En mitad de cierta catarsis, ese mismo alguien me escribió: «yo quiero estar contigo, no contarte que he cambiado de café». No es casualidad que uno desdibuje la alegoría de la primera bebida del día por preservar su recuerdo. El café es algo que acerca al niño a la vida adulta y en consecuencia adquiere un significado de fuerza espontánea ligado a lo misterioso que no controlamos, a esas pulsiones que, cuando se dice somos enteramente conscientes y tenemos que ejercitar el autocontrol, nos sorprenden como pilar de una estratega de batalla relámpago estrechamente vinculada al deseo. Quién iba a querer tomarse sólo un café, nadie arriesga tanto sólo para tragar algo. Pero eso el niño aún no lo sabe y por eso es tan cruel y enfatiza por banal considerar la infancia como un trámite legislativo en lugar de una etapa de profundo y peligroso conocimiento del medio.

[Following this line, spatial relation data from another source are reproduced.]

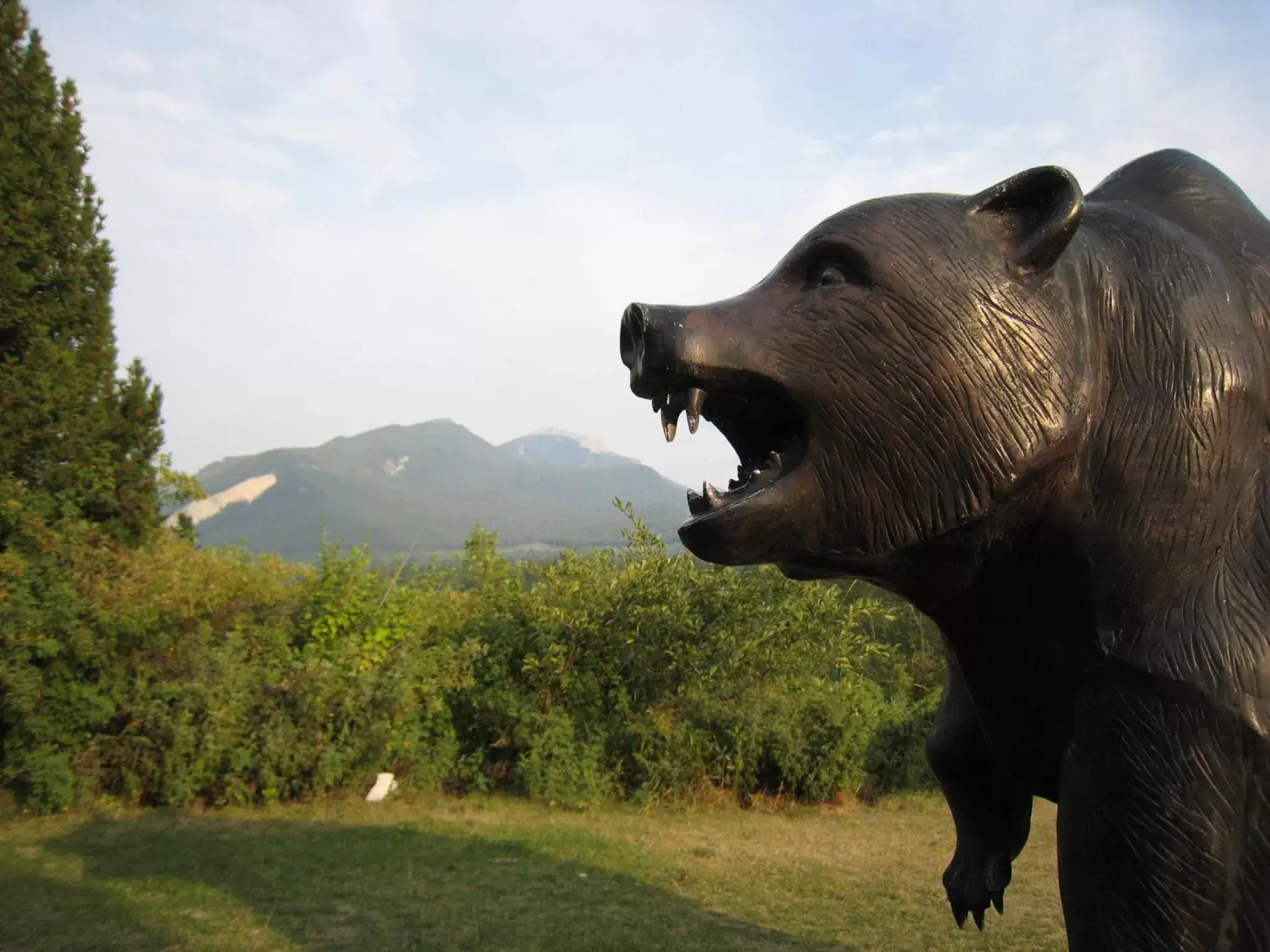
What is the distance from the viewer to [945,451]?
5.62 ft

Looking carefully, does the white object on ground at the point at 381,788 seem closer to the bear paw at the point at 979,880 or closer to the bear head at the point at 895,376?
the bear paw at the point at 979,880

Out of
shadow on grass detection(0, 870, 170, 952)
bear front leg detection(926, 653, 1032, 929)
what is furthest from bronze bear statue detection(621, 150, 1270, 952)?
shadow on grass detection(0, 870, 170, 952)

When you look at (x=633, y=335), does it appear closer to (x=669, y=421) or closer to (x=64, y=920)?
(x=669, y=421)

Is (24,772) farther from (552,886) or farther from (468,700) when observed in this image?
(552,886)

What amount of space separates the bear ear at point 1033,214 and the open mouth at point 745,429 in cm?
48

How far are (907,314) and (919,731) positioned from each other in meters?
11.4

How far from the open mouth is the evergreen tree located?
11.1 m

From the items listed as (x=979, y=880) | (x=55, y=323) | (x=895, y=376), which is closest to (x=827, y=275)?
(x=895, y=376)

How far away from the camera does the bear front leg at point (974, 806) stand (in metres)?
2.35

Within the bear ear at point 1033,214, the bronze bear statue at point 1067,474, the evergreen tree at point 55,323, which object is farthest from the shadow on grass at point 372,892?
the bear ear at point 1033,214

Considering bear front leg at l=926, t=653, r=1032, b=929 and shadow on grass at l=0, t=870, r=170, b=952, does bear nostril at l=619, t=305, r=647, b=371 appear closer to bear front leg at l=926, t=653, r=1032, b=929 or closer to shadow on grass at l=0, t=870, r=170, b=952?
bear front leg at l=926, t=653, r=1032, b=929

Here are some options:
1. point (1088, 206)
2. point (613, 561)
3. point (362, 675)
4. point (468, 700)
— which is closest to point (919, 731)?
point (613, 561)

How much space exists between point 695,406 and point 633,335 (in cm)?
17

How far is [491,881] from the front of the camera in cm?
809
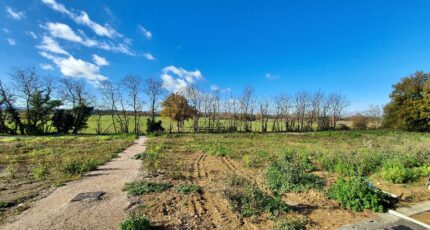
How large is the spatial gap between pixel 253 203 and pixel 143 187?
3.50 meters

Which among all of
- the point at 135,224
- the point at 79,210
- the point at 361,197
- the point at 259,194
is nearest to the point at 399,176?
the point at 361,197

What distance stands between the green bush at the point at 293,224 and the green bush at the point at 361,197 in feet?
4.62

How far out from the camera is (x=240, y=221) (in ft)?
16.5

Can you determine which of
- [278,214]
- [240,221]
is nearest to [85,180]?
[240,221]

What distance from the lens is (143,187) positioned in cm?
717

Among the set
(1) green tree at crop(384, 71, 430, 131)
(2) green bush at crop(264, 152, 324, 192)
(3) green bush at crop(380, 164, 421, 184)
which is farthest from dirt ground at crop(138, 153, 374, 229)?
(1) green tree at crop(384, 71, 430, 131)

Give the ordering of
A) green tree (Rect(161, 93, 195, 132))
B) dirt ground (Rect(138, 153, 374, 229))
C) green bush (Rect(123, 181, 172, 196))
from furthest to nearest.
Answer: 1. green tree (Rect(161, 93, 195, 132))
2. green bush (Rect(123, 181, 172, 196))
3. dirt ground (Rect(138, 153, 374, 229))

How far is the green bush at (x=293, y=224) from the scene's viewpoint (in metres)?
4.50

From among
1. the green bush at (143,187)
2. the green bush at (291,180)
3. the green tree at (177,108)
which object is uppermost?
→ the green tree at (177,108)

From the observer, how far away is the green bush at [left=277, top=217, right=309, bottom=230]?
450 centimetres

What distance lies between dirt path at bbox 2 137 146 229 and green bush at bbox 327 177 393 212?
512cm

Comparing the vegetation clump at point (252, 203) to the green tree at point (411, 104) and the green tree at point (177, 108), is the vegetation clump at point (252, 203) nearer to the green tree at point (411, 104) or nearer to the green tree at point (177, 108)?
the green tree at point (177, 108)

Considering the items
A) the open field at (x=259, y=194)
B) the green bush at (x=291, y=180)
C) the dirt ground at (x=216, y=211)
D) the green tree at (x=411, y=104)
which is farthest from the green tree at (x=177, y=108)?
the dirt ground at (x=216, y=211)

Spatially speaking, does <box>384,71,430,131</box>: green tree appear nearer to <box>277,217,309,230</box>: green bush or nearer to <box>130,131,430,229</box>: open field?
<box>130,131,430,229</box>: open field
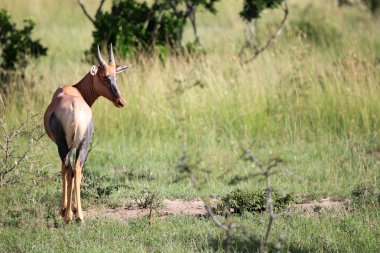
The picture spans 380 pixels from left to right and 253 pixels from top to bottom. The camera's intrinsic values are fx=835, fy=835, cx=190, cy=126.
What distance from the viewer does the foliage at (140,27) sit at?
12320mm

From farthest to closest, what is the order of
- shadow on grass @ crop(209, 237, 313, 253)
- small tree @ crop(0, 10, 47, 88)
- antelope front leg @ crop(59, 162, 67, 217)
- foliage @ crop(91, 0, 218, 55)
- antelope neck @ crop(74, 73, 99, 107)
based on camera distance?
foliage @ crop(91, 0, 218, 55)
small tree @ crop(0, 10, 47, 88)
antelope neck @ crop(74, 73, 99, 107)
antelope front leg @ crop(59, 162, 67, 217)
shadow on grass @ crop(209, 237, 313, 253)

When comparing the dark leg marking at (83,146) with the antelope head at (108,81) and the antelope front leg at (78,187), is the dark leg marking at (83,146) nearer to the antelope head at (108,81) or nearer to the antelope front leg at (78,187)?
the antelope front leg at (78,187)

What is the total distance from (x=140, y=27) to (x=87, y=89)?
18.9 feet

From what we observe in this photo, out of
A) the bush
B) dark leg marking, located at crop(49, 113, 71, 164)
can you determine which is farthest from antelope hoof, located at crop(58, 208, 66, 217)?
the bush

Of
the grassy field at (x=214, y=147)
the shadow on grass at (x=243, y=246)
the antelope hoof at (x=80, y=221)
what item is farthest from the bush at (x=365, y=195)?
the antelope hoof at (x=80, y=221)

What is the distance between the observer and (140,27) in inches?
496

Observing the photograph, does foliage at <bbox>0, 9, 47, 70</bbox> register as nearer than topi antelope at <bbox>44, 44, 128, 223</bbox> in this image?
No

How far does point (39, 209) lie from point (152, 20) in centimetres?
628

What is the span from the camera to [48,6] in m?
20.4

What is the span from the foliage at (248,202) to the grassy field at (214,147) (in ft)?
0.64

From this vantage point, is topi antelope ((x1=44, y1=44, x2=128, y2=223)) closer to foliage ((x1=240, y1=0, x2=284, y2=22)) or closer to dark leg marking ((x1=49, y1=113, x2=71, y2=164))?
dark leg marking ((x1=49, y1=113, x2=71, y2=164))

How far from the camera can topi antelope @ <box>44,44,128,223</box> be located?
6535 millimetres

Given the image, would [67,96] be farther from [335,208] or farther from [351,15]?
→ [351,15]

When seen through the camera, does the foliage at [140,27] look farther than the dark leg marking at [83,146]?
Yes
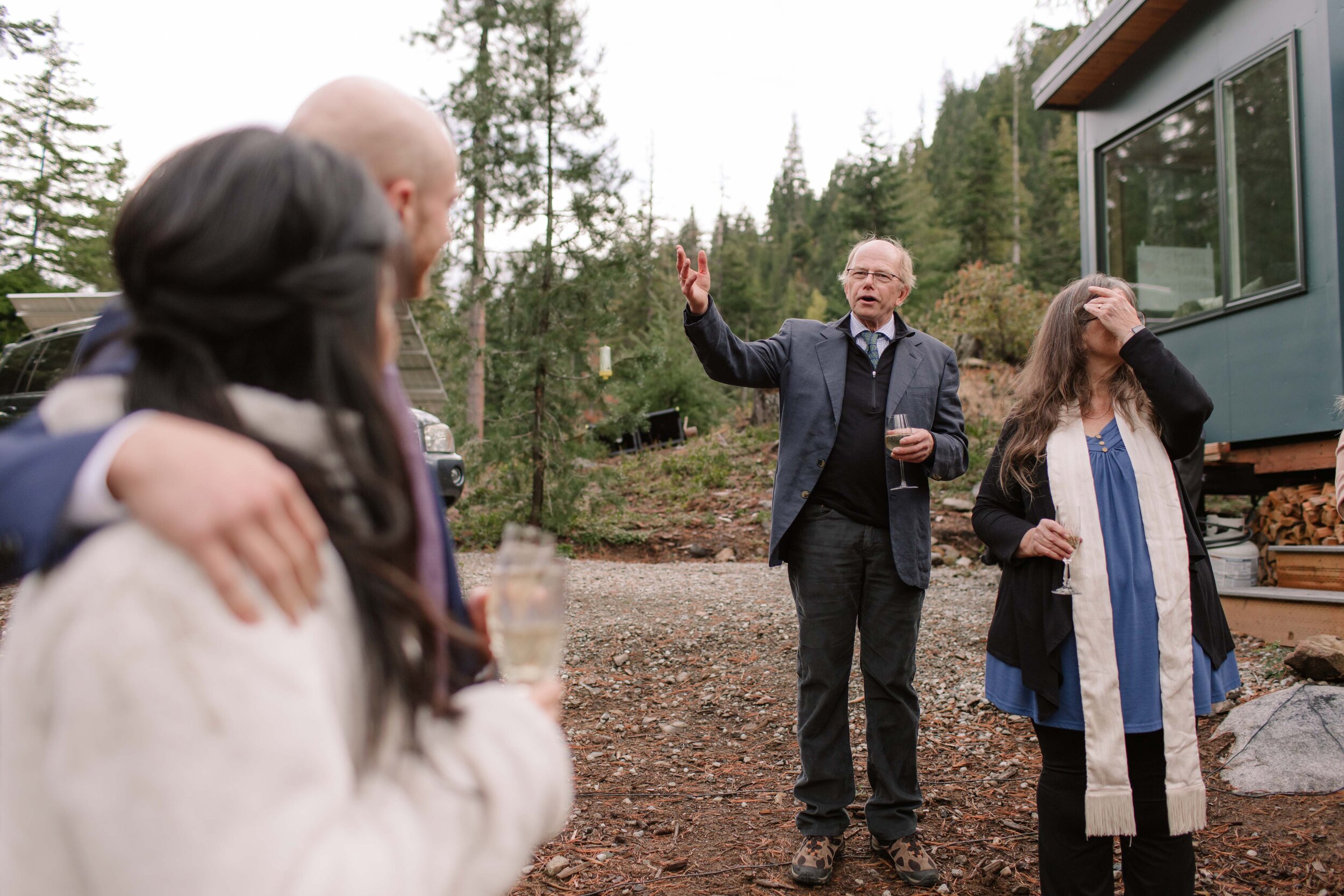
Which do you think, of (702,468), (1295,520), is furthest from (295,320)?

Lo importante es que ese código abierto con el que operamos los adultos se mantenga alegórico y bello, que sortee la obviedad. Que el reflejo del cortejo descortés no parta su luz contra lo verdaderamente integral en la vida adulta, que es la rutina. Eso, y que la intimidad pertenezca siempre a lo íntimo. La estrechísima relación entre el café y cierto tipo de servidumbre activa, de llamarada esotérica perdida en la ciencia, es un secreto que el adulto debe preservar con celo y ejecutar en el más estricto de los silencios. Hasta la jerga interviene: manchado, cortado, fuerte, doble, en vaso. Como esos versos de Luis Alberto de Cuenca que martillean cada mañana como cristales de Pavlov alojados en los ojos de Alfanhuí: «Tengo un hambre feroz esta mañana / voy a empezar contigo el desayuno». Y el café, a lo mejor, no llega hasta dos horas después. Por eso, cuando se rompe un corazón, a veces sangra café donde se suponía sangre.